What you will do. Count the lines in the rows below that contain the string "point", and reply with that number alone.

Data excerpts.
######

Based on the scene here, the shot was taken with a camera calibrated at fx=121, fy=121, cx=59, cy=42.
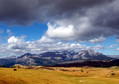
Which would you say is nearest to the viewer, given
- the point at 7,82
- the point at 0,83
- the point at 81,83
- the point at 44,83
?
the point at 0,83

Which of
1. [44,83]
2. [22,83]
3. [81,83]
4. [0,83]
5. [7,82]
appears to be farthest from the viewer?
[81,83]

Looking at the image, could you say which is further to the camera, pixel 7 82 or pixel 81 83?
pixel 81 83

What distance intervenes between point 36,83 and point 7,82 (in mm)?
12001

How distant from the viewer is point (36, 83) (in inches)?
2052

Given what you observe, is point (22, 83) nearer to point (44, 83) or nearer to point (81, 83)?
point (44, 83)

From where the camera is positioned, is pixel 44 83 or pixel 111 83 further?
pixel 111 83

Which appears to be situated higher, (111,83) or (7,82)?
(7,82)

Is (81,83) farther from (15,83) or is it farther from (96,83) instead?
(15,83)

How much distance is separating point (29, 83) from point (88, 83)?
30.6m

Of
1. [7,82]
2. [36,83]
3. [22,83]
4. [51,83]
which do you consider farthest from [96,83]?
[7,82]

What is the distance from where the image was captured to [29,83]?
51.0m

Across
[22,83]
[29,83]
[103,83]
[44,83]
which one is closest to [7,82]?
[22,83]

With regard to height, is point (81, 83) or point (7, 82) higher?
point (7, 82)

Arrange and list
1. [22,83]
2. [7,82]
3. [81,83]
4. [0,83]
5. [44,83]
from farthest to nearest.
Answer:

######

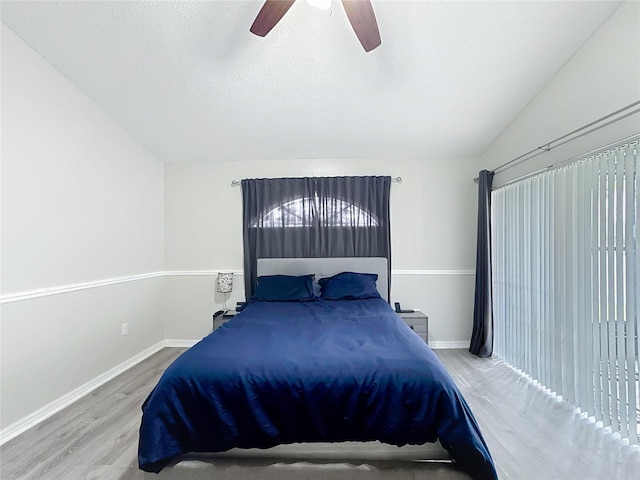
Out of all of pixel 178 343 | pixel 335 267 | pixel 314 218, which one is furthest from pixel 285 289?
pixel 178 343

######

Task result. 12